Die sengende Sonnenhitze hatte ihm den Garaus gemacht. Das weiße Fell am Kopf und im Nacken war fast völlig verschwunden. Das Fleisch war an den Knochen verschmort. Streuner sah die Konturen des Schädels, der filigranen Handknochen, der Füße und des Beckens. Die nackte Haut hatte sich purpurn und grau verfärbt und war mit großen Blasen und Streifen überzogen. Die Lippen waren zu dünnen Strichen aus schwarzem Gewebe geschrumpft, sodass die Zähne und der rissige Gaumen zu sehen waren. Der Rest des Gesichts war ebenfalls schwarz und vertrocknet, als ob es verbrannt wäre. Das Fleisch um die Nase war verschrumpelt, sodass die kleinen, seitwärts gerichteten Nasenlöcher gedehnt wurden und die schwarze Innenseite der Nase nach außen gestülpt wurde. Die Lider waren auch geschrumpft, wodurch die Augen unablässig in die Sonne starrten. Die Bindehaut, die die Augen umspannte, hatte sich pechschwarz verfärbt. Bei der vergeblichen Suche nach Nahrung hatte er an der Rinde gekratzt und Hände und Füße aufgeschnitten. Aber es war kein Blut zu sehen; die Schnitte waren wie Kratzer in gegerbtem Leder.

Aber er war noch bei Bewusstsein und stieß raue, leise Schreie aus. Dann drehte er leicht den Kopf und spreizte die Finger der kräftigeren linken Hand.

Ohne Nahrung und im Bestreben, die lebenswichtigen Systeme so lang wie möglich am Laufen zu halten, hatte Linkshänders Körper sich selbst verzehrt. Als das Fett aufgebraucht war, wurden die Muskeln angegriffen. Dadurch waren wiederum die inneren Organe beschädigt worden, die schließlich den Dienst einstellten.

Doch in diesen letzten Momenten verspürte Linkshänder keinen Schmerz. Sogar das Hunger- und Durstgefühl war verschwunden.

Streuner schaute benommen und verwirrt zu. Es war, als ob sie ein lebendiges Skelett betrachtete.

Schließlich verstummten Linkshänders unheimliche Rufe. Die ausgestreckten Finger erstarrten in dieser finalen Geste.

Der geschrumpfte Magen rumorte, und ein letzter Rülpser entwich dem leblosen Mund.
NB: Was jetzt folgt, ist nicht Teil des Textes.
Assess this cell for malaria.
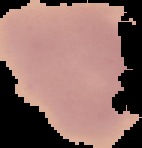
Uninfected.

{
  "image_size": "142×148 pixels",
  "preparation": "thin blood film",
  "image_type": "segmented cell region on a black background"
}Comment on the morphology of the erythrocytes.
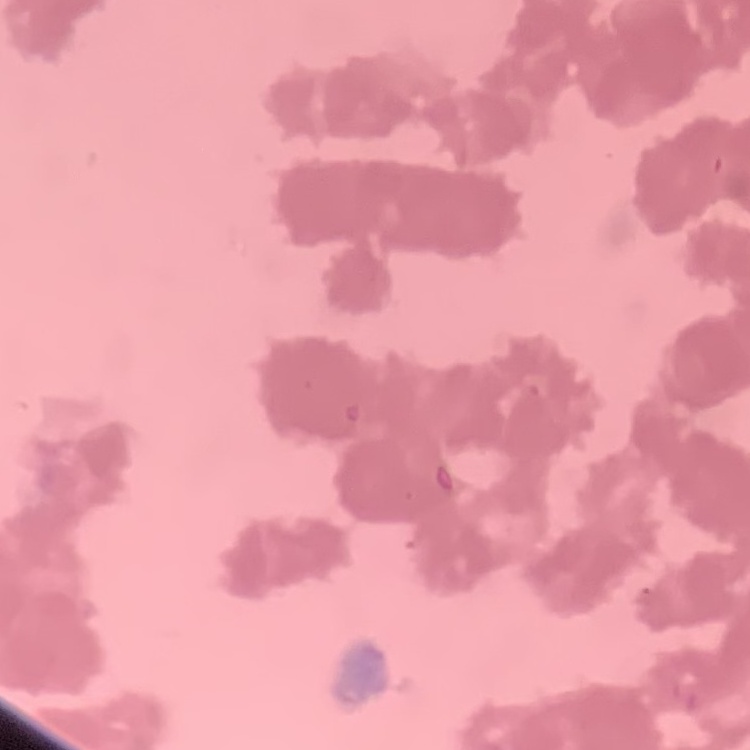

They show rouleaux formation.

One tile cut from a larger photomicrograph. Thin blood film. Field's or Giemsa stain.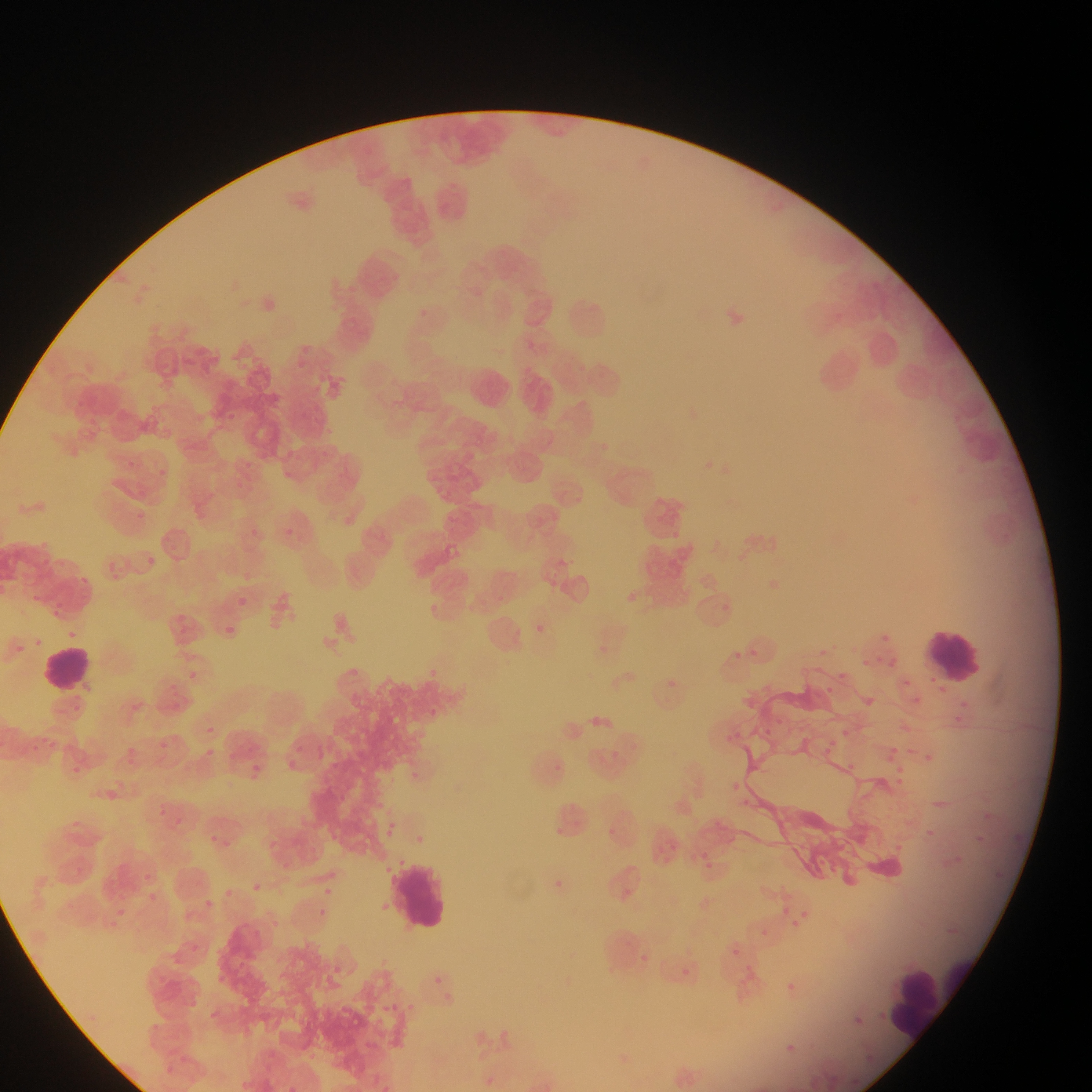
Approximate bounding boxes as (left, top, right, bottom) in pixels.
Summary:
  - Malaria parasite locations: (704, 456, 727, 475), (156, 464, 174, 484), (135, 484, 148, 504), (131, 508, 144, 524), (245, 523, 262, 543), (673, 524, 687, 537), (143, 557, 158, 570), (108, 558, 121, 580), (78, 573, 88, 589), (627, 586, 644, 605), (33, 594, 40, 606), (238, 594, 251, 608), (51, 600, 69, 618), (533, 620, 549, 637), (222, 621, 232, 634), (877, 626, 895, 648), (65, 627, 76, 642), (816, 642, 832, 658), (749, 643, 762, 656), (732, 646, 739, 658), (859, 652, 871, 665), (877, 652, 885, 665), (892, 653, 902, 669), (181, 667, 202, 686), (833, 667, 851, 684), (905, 677, 915, 692), (821, 682, 837, 698), (869, 694, 879, 705), (913, 696, 924, 708), (960, 700, 967, 708), (423, 707, 442, 717), (585, 710, 616, 738), (949, 710, 968, 731), (781, 711, 794, 724), (204, 719, 223, 735), (902, 720, 910, 738), (842, 721, 852, 740), (762, 723, 775, 737), (730, 724, 743, 742), (172, 728, 191, 748), (292, 734, 309, 753), (153, 738, 169, 755), (198, 742, 222, 765), (887, 743, 902, 759), (122, 744, 141, 768), (919, 750, 937, 767), (289, 752, 305, 777), (884, 753, 896, 766), (845, 756, 855, 773), (243, 759, 267, 783), (896, 764, 906, 776), (410, 766, 419, 785), (102, 776, 121, 806), (891, 776, 902, 789), (726, 778, 742, 798), (738, 794, 753, 818), (163, 805, 173, 819), (983, 809, 996, 821), (383, 819, 399, 842), (604, 822, 617, 834), (206, 825, 224, 851), (924, 825, 936, 840), (1012, 830, 1024, 843), (417, 831, 428, 845), (661, 840, 670, 857), (222, 844, 236, 859), (950, 851, 966, 866), (697, 855, 718, 875), (815, 858, 837, 880), (75, 859, 94, 878), (141, 866, 155, 886), (989, 868, 1005, 881), (540, 872, 572, 900), (248, 880, 264, 895), (220, 884, 236, 901), (318, 884, 335, 900), (143, 891, 165, 904), (203, 894, 222, 917), (114, 903, 133, 917), (779, 903, 792, 917), (314, 905, 330, 920), (790, 908, 814, 929), (97, 909, 123, 930), (757, 926, 771, 939), (190, 940, 208, 961), (726, 945, 741, 959), (637, 953, 650, 966), (678, 962, 688, 977), (151, 968, 171, 991), (434, 970, 450, 989), (212, 971, 237, 990), (781, 979, 798, 995), (185, 997, 202, 1013), (405, 998, 416, 1014), (387, 999, 400, 1015), (850, 1012, 864, 1031), (778, 1038, 801, 1058), (863, 1054, 872, 1065), (164, 1062, 180, 1084), (289, 1084, 304, 1092) | approximate (x, y) pixel centers of objects too small to bound: (128, 460), (829, 742), (979, 835)
  - Leukocyte locations: (429, 178, 479, 231), (395, 189, 470, 243), (391, 203, 435, 241), (559, 290, 617, 347), (465, 364, 516, 411), (924, 623, 990, 690), (38, 644, 95, 694), (387, 860, 455, 933), (888, 963, 948, 1037)
  - Country: Ghana
  - Preparation: thin blood film
  - Capture: mobile-phone photograph through a microscope
  - Image size: 1092×1092 pixels
  - Field of view: single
Streuner schaute die anderen trübe an. Sie waren selbst nur noch Haut und Knochen, nicht viel besser dran als Linkshänder und kaum noch als Anthros zu erkennen. Sie unternahmen keine Anstrengungen mehr, sich zu kämmen oder überhaupt einen Kontakt herzustellen. Es war, als ob die Sonne alles ausgebrannt hätte, was sie zu Anthros machte und sie aller Errungenschaften beraubt hätte, die sie in dreißig Millionen Jahren der Evolution mühsam erworben hatten.
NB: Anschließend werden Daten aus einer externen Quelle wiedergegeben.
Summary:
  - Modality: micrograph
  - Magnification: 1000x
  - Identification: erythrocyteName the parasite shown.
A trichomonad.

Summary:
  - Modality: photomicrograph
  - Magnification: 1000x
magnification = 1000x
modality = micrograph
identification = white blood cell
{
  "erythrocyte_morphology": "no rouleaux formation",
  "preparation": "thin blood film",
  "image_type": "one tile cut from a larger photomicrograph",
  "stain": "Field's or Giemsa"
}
Streuner wandte sich ab und humpelte unter Schmerzen in die Deckung ihres Nests zurück.

Sie lag reglos da und bewegte sich nur, um den Schmerz der schwärenden Wunden zu lindern. Ihr Bewusstsein schien leer, bar jeder Neugierde. Sie existierte nur noch in einem reptilienartigen Dämmerzustand. Sie stopfte sich den Mund mit Rinde und trockenem Laub voll, aber die tote Materie kratzte nur am Gaumen.